Since Winters joined the company back in 2003, nearly $40 million of funding has been raised.
The latest round of funding occurred in 2007, when the company raised $28 million.
ELAD, which has garnered the support of investors such as Versant Ventures (Menlo Park, California), is more of a biological machine than a device, according to Winters. It peforms the liver's functions outside of the body, creating essential proteins and cleaning toxins from the body – a key difference from other devices in the past.
"In no sense of the word is this a filtration device," he told MDD.
The device is about the size of a refrigerator, but there are plans in the future to scale the machine down and get something more convenient for the clinical setting.
If ELAD gains FDA clearance, then it could provide an alternative to liver transplants. It could also buy patients time until a donated organ could become available.
Previous trials of the company have seen more than 120 patients treated in the U.S., UK, China and Singapore. The company said that the study in China has shown improvement in survival without transplant in some patients. The company applied for marketing approval in China in 2007.
Winters said if everything goes according to plan then the device could be on the market in the U.S. by the end of 2011.
"The best we could do to get this to market in the U.S. is in two years, and that's if nothing goes wrong," Winters said.
But there have been difficulties in the past. The company is on its third iteration and previous iterations of the company have gone bankrupt twice. The first bankruptcy came during the first ELAD clinical trial and then the second came during the second phase of clinical trials.
Vital Therapies isn't the only company that has had difficulty in trying to bring a liver assisted device to market. In August of last year Arbios Systems (Waltham, Massachusetts) suspended its operations in a move that it said was a way to conserve cash while seeking financing to fund clinical trials for its Sepet Liver assist device (Medical Device Daily, August 7, 2008).
The device was intended as a bridge-to-transplant for patients waiting for a new liver – a list that is more than 17,000 names long. Sepet is a sterile, disposable cartridge containing microporous hollow fibers with permeability characteristics.

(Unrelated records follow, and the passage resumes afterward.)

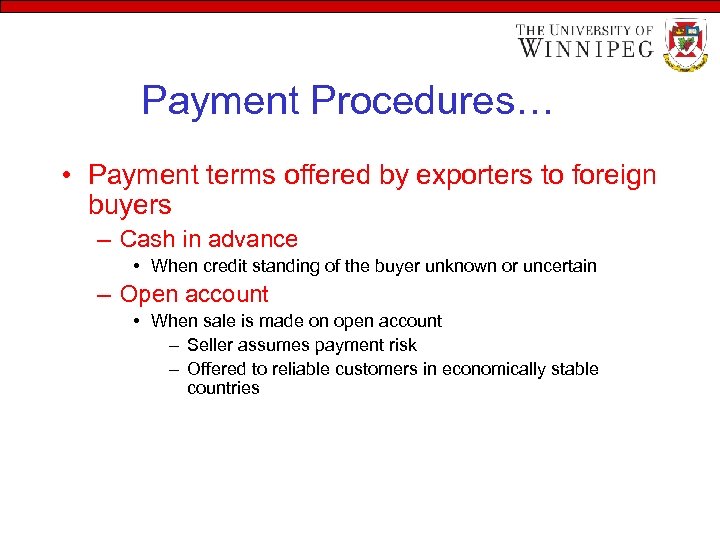 THE UNIVERSITY OF WINNIPEG

Payment Procedures…

• Payment terms offered by exporters to foreign buyers
– Cash in advance
• When credit standing of the buyer unknown or uncertain
– Open account
• When sale is made on open account
– Seller assumes payment risk
– Offered to reliable customers in economically stable countries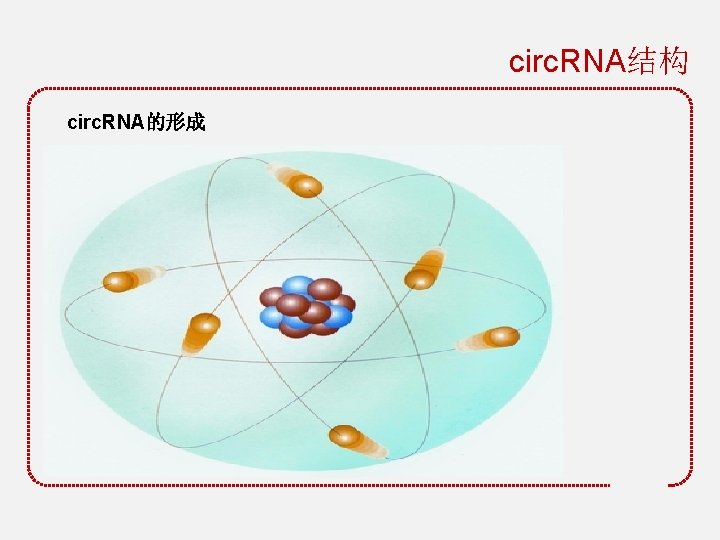 circRNA结构

circRNA的形成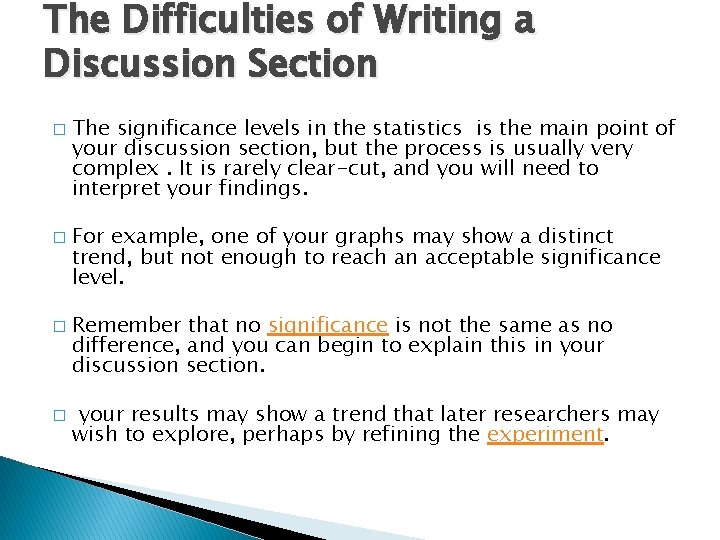 The Difficulties of Writing a Discussion Section

□ The significance levels in the statistics  is the main point of your discussion section, but the process is usually very complex . It is rarely clear-cut, and you will need to interpret your findings.

□ For example, one of your graphs may show a distinct trend, but not enough to reach an acceptable significance level.

□ Remember that no significance is not the same as no difference, and you can begin to explain this in your discussion section.

□  your results may show a trend that later researchers may wish to explore, perhaps by refining the experiment.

When a patient's blood is passed through these fibers, blood plasma components of specific molecular weights are expressed through the micropores, thereby cleansing the blood of harmful impurities (hepatic failure toxins as well as various mediators of inflammation and inhibitors of liver regeneration).

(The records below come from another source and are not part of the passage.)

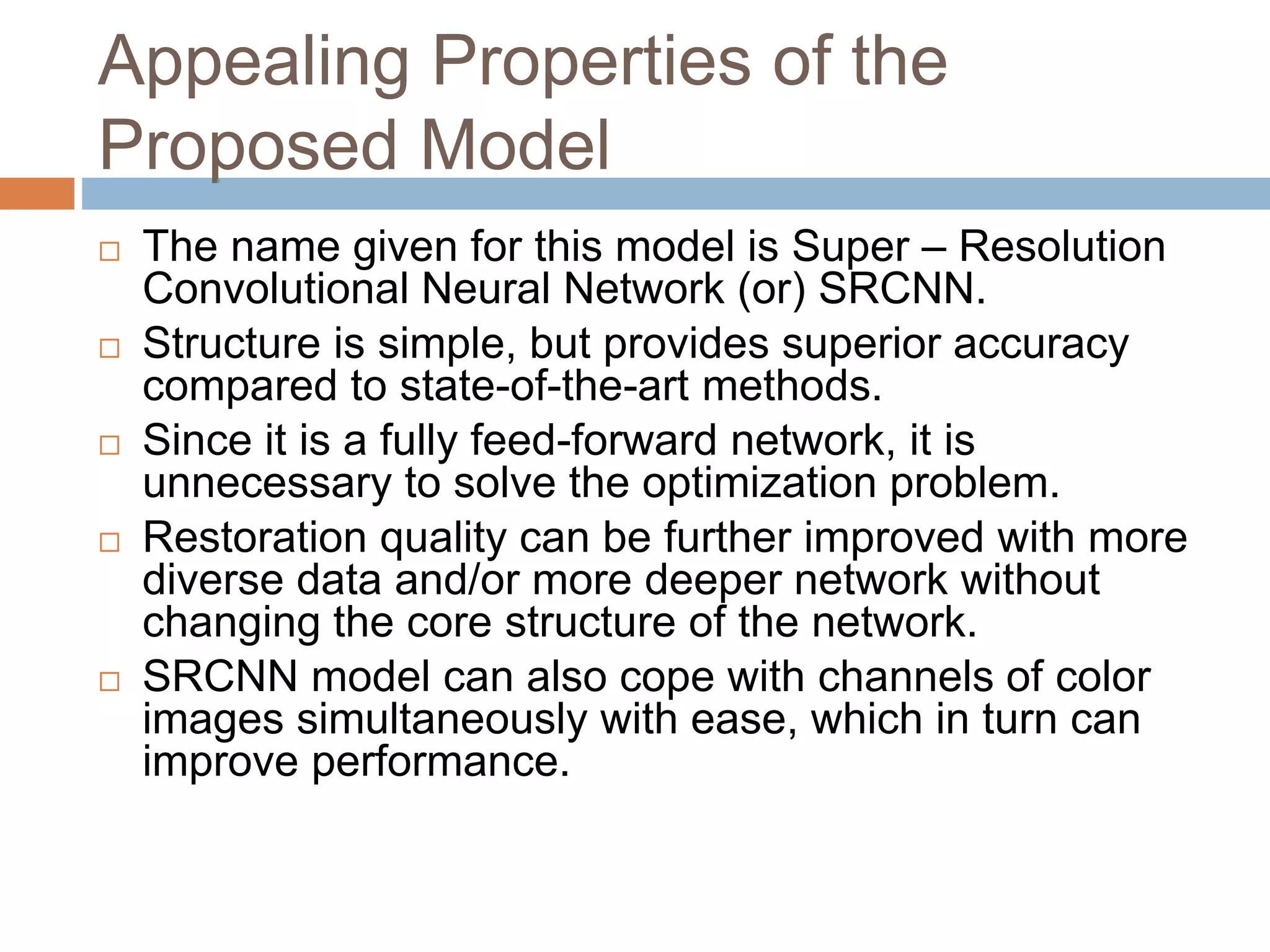 Appealing Properties of the Proposed Model

□ The name given for this model is Super – Resolution Convolutional Neural Network (or) SRCNN.

□ Structure is simple, but provides superior accuracy compared to state-of-the-art methods.

□ Since it is a fully feed-forward network, it is unnecessary to solve the optimization problem.

□ Restoration quality can be further improved with more diverse data and/or more deeper network without changing the core structure of the network.

□ SRCNN model can also cope with channels of color images simultaneously with ease, which in turn can improve performance.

Sepet was designed for use with standard blood dialysis systems available in hospital intensive-care units.
There are still some med-tech companies who haven't quite run into the funding roadblocks that Vital Therapies and Arbios have. Both Hepalife (Boston) and HepaHope (Irvine, California) are also developing devices to assist in the liver's functions.
But despite problems and competition, Winters is still hopeful for the device which had its beginnings at Baylor College of Medicine in Houston back in 1991.
Winters said it was a difficult plight that small med-tech companies found themselves in, when it came down to funding.
"I don't think any small company should be afraid to say that (funding is an issue)," he said. "But we've got the clinical data and results to back up [ELAD's] effectiveness."